A meta-analysis considered around 4786 children to determine the efficacy of vitamin D supplementation in combination with antibiotics to treat pneumonia. A higher vitamin D concentration lowered the risk of recurring pneumonia.
Another study indicated that 25(OH)D concentration higher than 75.0 nmol/L significantly lowered the risk of acute pneumonia. A survey showed that 1/5 of children hospitalized due to pneumonia were VDD. Babies under three years old diagnosed with pneumonia subjected to 100,000 IU of VD3 almost eliminated the risk of recurrence.
In some cases, young patients with COVID-19 required hospitalization, and vitamin D was measured from this group without a baseline measurement. This has generated conflicting interpretations about causality.
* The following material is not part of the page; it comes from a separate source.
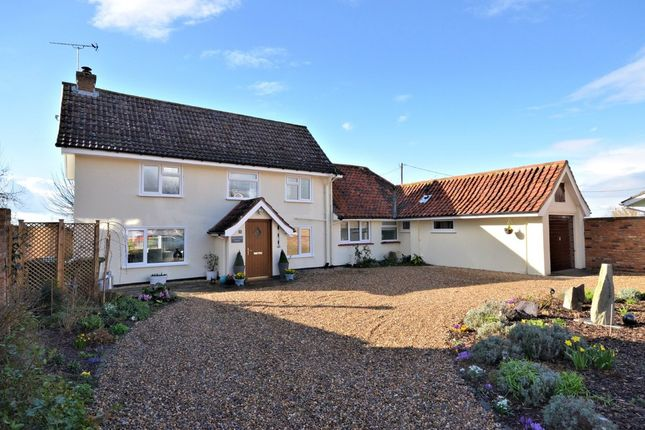 Thumbnail Detached house for sale in Beech Crescent, West Winch, King's Lynn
A prior study reported reverse causality with the expression CYP24A1, which increased SARS-CoV-2 infection. Therefore, more research is required to elucidate how VD influences COVID-19.
Although systematic reviews and meta-analyses have indicated that a lower level of 25(OH)D enhances the risk of developing ARTI in children, the experimental findings sometimes contradict this observation.
There has been a growing consensus that serum VD should be maintained above 75 nmol/L to maintain overall health. To avoid VDI in all age groups, dietary VD intake and VD supplements have been recommended.